While the department stores in Singapore are eager to keep up with its rivals on the Internet, the advent of these disruptive technologies may be the preface to an inevitable elimination of these big players in the long run. “Retail experts believe department store chains should differentiate themselves from online competitors” (ST, Jul. 18), but the inherent business advantages held by the latter – for instance, of convenience, the absence of lease challenges (especially in geographically constrains Singapore) and perhaps the low inventories necessary) – might be too hard to overcome.
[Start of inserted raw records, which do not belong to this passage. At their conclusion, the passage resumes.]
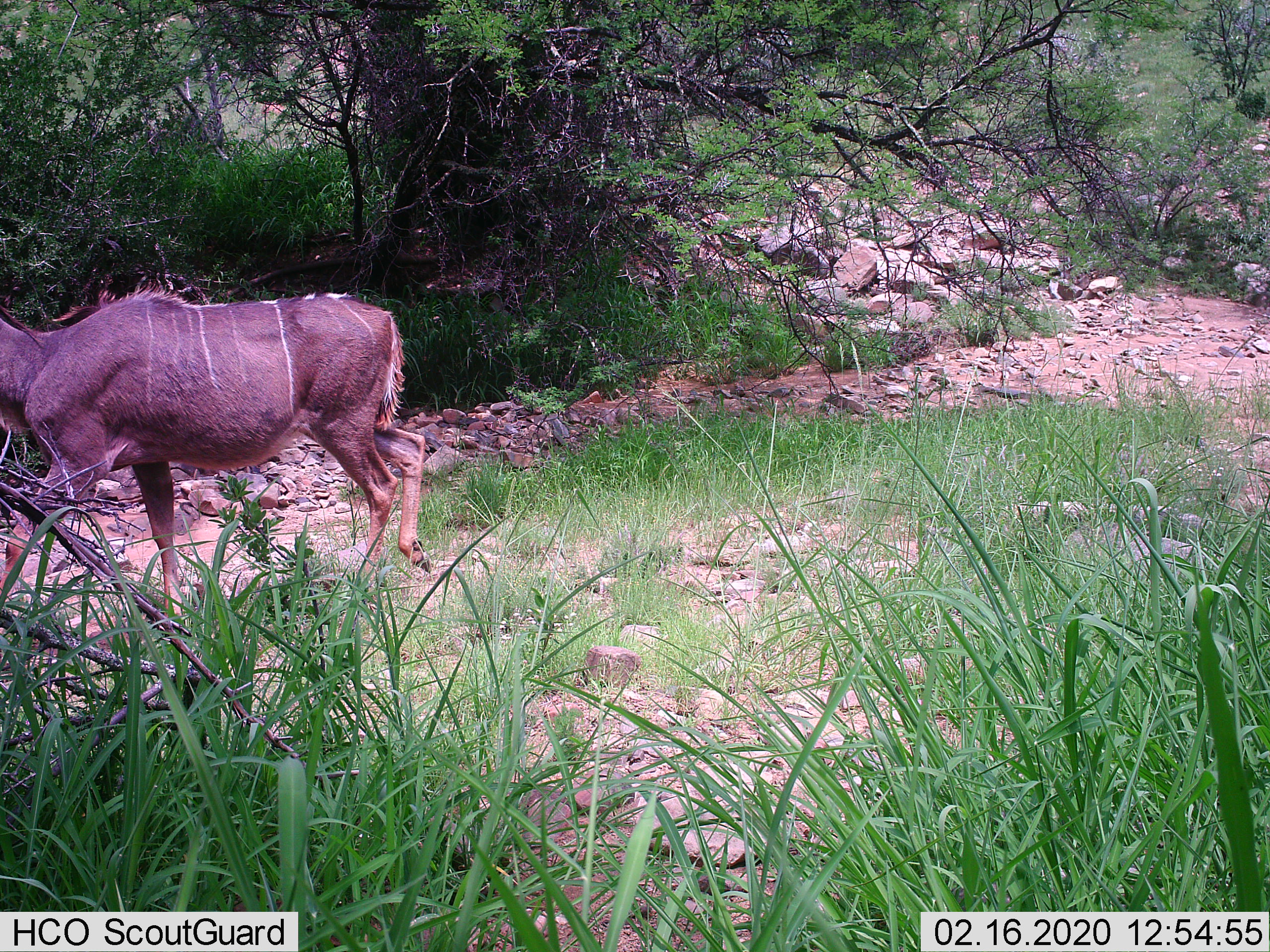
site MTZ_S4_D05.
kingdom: Animalia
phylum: Chordata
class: Mammalia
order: Artiodactyla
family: Bovidae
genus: Tragelaphus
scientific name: Tragelaphus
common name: kudu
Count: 1.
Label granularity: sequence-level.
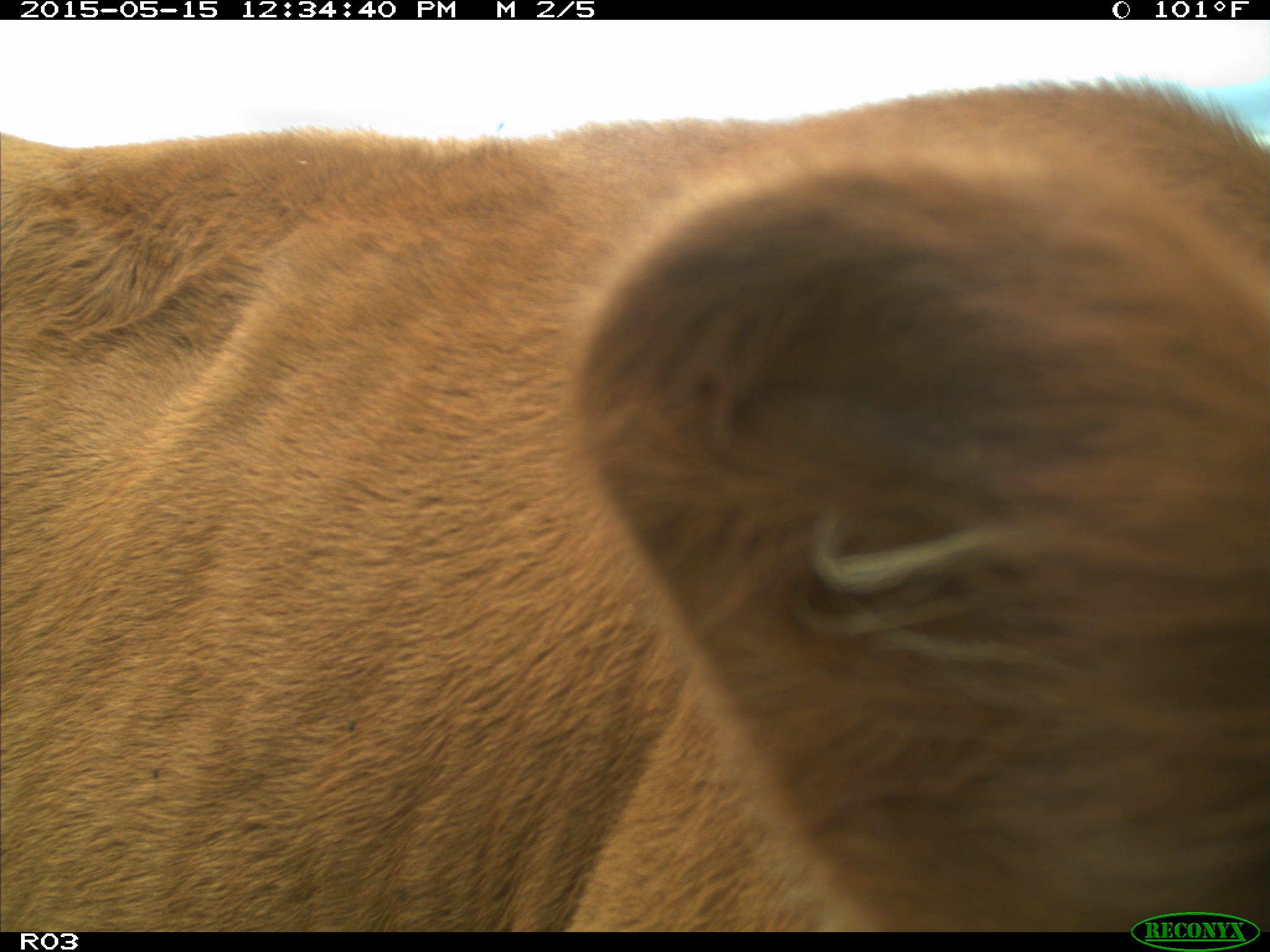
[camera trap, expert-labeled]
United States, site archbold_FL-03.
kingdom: Animalia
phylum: Chordata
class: Mammalia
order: Artiodactyla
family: Bovidae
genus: Bos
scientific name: Bos taurus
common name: domestic cow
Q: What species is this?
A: Bos taurus (domestic cow).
Furthermore, what is also absent in this discourse is the traction that the department stores might have gained through their present offerings. Metro reported a “steady increase” in daily sales, yet the 3,000 visitors daily should old in comparison to their online rivals. Isetan claimed that its online customer base has grown by more than 10 per cent over the last two years, though what if the base is narrow to start with? Besides, one could even make the point that the growth rate is far from impression too. In addition, how do the number of products offered stack up against digital platforms, bearing in mind that consumers also have the luxury of diverse choice across multiple platforms.
Suggestions mooted by the retail experts hardly address the inherent disruptive potential of the Internet. It is far from straightforward, creating “opportunities for consumers to buy from [the online stores of the department chains]”, or merging “the advantages of online and offline shopping”. First, the incentives to do so are far less pronounced today, and the value propositions of physical storefronts are hard to ascertain, beyond the specialty or premium brands. “An established customer base” will also be eroded as an advantage, if the online competitors maintain their high consumer growth and retention rates. Targeting the older demographic will eventually cease to be an effective strategy.
Unless the department stores are far more aggressive with their online endeavours, and have the corresponding numbers to prove the progress, the decline in the future is inevitable.